How brands can grow their share of the EV conversation
According to Global Web Index data, brand beats functionality and price when it comes to the factors exerting most influence over which vehicle people buy. The EV market will be no different. Brands can gain share of market by growing their share of voice within the electrification conversation on LinkedIn. In doing so, they can build salience among the early adopters that will push EVs past the tipping point.
LinkedIn conducts white space analysis of engagement with content that helps to identify how different brands are currently positioned in a market.
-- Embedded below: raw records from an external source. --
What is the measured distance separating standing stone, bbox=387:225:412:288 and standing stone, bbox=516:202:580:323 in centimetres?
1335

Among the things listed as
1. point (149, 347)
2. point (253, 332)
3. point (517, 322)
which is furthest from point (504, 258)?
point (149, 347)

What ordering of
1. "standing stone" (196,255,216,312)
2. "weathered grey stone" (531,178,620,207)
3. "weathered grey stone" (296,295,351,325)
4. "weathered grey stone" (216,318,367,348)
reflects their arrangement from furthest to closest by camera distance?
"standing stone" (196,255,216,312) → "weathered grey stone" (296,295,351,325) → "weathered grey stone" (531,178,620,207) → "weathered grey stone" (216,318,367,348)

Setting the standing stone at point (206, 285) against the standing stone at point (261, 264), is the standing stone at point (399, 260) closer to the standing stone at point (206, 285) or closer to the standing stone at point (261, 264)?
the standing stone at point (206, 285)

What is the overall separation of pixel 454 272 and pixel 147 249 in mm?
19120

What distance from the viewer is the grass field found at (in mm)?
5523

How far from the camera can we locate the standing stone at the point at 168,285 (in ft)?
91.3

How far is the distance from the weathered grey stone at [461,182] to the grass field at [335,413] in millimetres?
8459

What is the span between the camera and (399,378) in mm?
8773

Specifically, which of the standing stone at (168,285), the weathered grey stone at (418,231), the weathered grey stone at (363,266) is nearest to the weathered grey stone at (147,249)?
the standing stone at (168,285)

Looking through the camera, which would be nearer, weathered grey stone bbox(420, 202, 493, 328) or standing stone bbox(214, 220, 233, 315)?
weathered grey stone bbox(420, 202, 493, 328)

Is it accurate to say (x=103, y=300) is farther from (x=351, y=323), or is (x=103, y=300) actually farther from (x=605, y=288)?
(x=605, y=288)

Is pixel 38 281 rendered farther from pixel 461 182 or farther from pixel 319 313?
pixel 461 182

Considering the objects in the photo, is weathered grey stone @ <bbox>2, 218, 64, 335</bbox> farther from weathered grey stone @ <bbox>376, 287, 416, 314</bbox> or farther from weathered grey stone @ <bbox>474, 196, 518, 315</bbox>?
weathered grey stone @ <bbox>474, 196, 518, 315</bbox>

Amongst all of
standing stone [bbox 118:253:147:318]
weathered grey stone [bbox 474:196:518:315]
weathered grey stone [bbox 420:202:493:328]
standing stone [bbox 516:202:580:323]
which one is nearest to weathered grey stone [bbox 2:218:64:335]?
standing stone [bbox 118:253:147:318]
In the case of EVs this analysis shows that no single manufacturer has fully claimed the conversation – yet. There are brands, like Volkswagen, that publish a lot of relevant company updates. There are others (Mercedes-Benz, Land Rover and Tesla) that generate high levels of engagement for the updates that they share. No brand has yet matched consistent ownership of the topic with consistently high engagement.
Similarly, when we analyse engagement for third-party articles mentioning brands in the context of EVs, Tesla generates the lion’s share of the coverage. However, mentions of more traditional auto brands often generate the highest engagement levels. Audiences are interested in hearing more about electrification from the likes of Land Rover, Jaguar and Porsche. And there is real opportunity in meeting that demand.
Owning the EV conversation on LinkedIn means owning the conversation among the early adopters that are crucial for taking electrification mainstream. They are among the most active users of LinkedIn, following 79% more companies, sharing 70% more posts and connected to networks that are 203% larger. They are also among the most responsive audiences when engaged by brand advertising on the platform. Among early adopters, brands that advertise on LinkedIn are 3x as likely to be perceived as professional and intelligent, and 2x as likely to be seen as high-quality and more respectable.
Advanced warning of a tipping point is a precious opportunity for brands. An influential audience interested in hearing more from those brands makes that opportunity more valuable still. It’s time to press the accelerator.